Financial Select Sector SPDR Fund (NYSE:XLF): The fund, which has an expense ratio of 0.08%, has leadership holdings in JPMorgan Chase, Bank of America, Wells Fargo, Goldman Sachs, and Morgan Stanley.

Why it matters: XLF is the favorite ETF among retail and institutional investors for financials. It’s diversified across large-cap banks, insurers and asset managers.

The trade: Bullish on big banks beating earnings estimates? XLF provides broad but concentrated exposure.

SPDR S&P Bank ETF (NYSE:KBE): This fund has an expense ratio of 0.35% and has exposure to large and regional banks. Among the top holdings are Bancorp (NASDAQ:TBBK), Citigroup Inc (NYSE:C), and Northern Trust Corp (NASDAQ:NTRS).

Why it matters: KBE equal-weights its positions, so it’s not controlled by the megabanks. That makes it a good bet if you believe the regional banking sector will surprise to the upside, or just remain stable after a rough year.

The trade: Use KBE to get a better handle on the banking sector, particularly if you anticipate positive news beyond the household names.

SPDR S&P 500 ETF Trust (NYSE:SPY): Top holdings: Apple (NASDAQ:AAPL), Microsoft (NASDAQ:MSFT), Nvidia (NASDAQ:NVDA), and, yes, the banks.

Why it matters: SPY is not a financials ETF, but banking earnings tend to lead the overall market in terms of setting the tone. Positive bank earnings can boost investor sentiment across the board.

The trade: For those who think banks will lead the momentum and enhance risk appetite, SPY is a means to participate in that without committing to a single sector.

Although the hot headline inflation print was at 2.7% YoY, core inflation surprisingly came in lower. That could be a green light for the banks, particularly if interest rate expectations are maintained and the loan books are healthy.

Despite this, not everything is rosy. The Dow fell by over 400 points on Tuesday and healthcare and materials pulled the S&P 500 down. But Nasdaq jumped to new highs following Nvidia’s AI-powered chip romp, illustrating just how divided the market is.
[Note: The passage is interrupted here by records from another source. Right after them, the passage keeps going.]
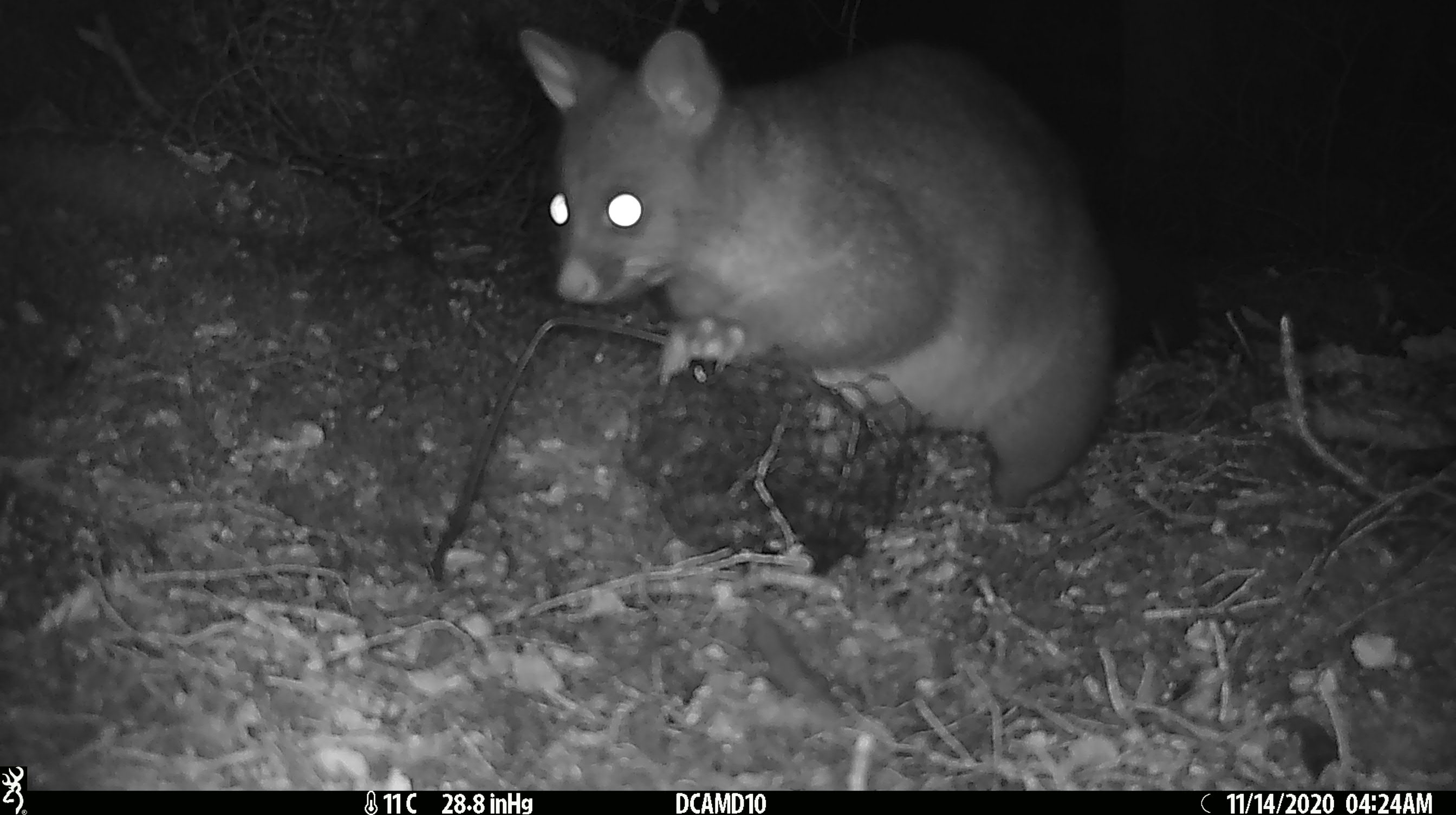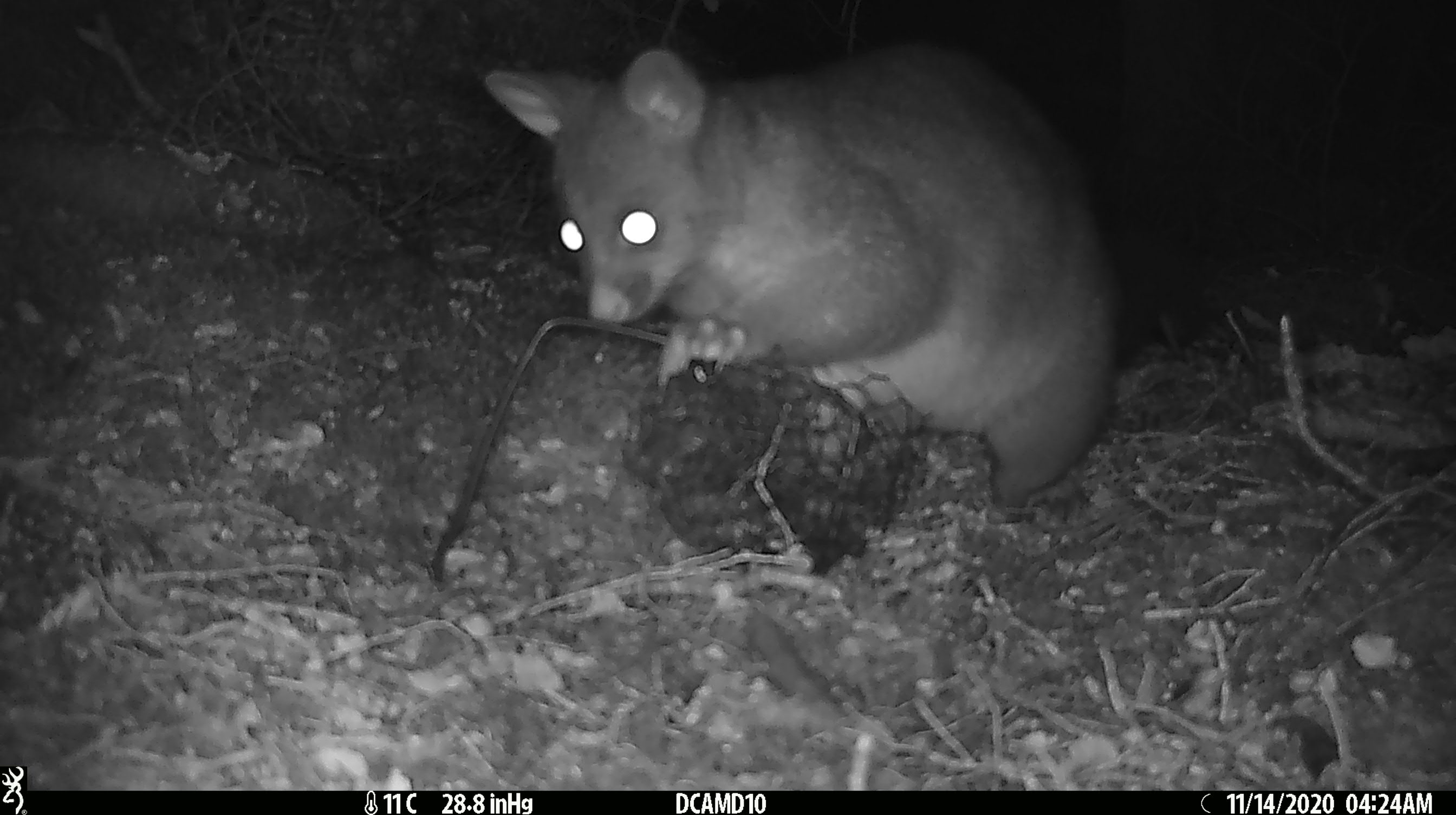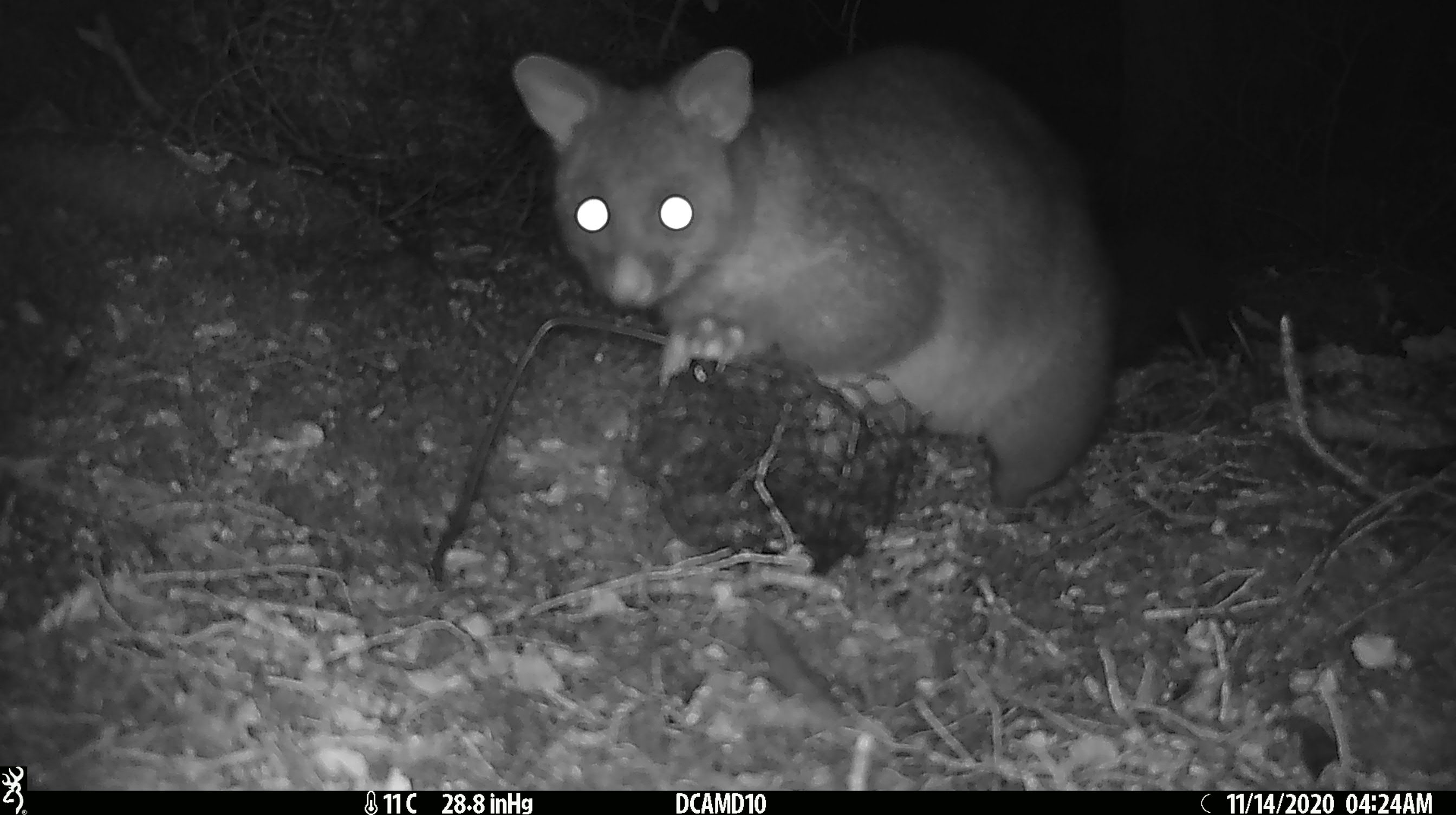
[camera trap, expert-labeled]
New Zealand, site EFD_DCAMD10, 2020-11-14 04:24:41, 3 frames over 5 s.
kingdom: Animalia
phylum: Chordata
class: Mammalia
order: Diprotodontia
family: Phalangeridae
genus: Trichosurus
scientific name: Trichosurus vulpecula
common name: common brushtail possum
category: possum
Know Your Risk, Pick Your Basket

Earnings season is never predictable, but with ETFs, you don’t have to choose winners and losers stock by stock. Let the sector and investor sentiment do the heavy lifting.

So, whether you’re placing your bets on big beats or hedging against a letdown, ETFs such as XLF, KBE and SPY provide diversified, accessible ways to make your perspective a reality.

Because nothing speaks greed like doubling down on bank earnings, through ETFs.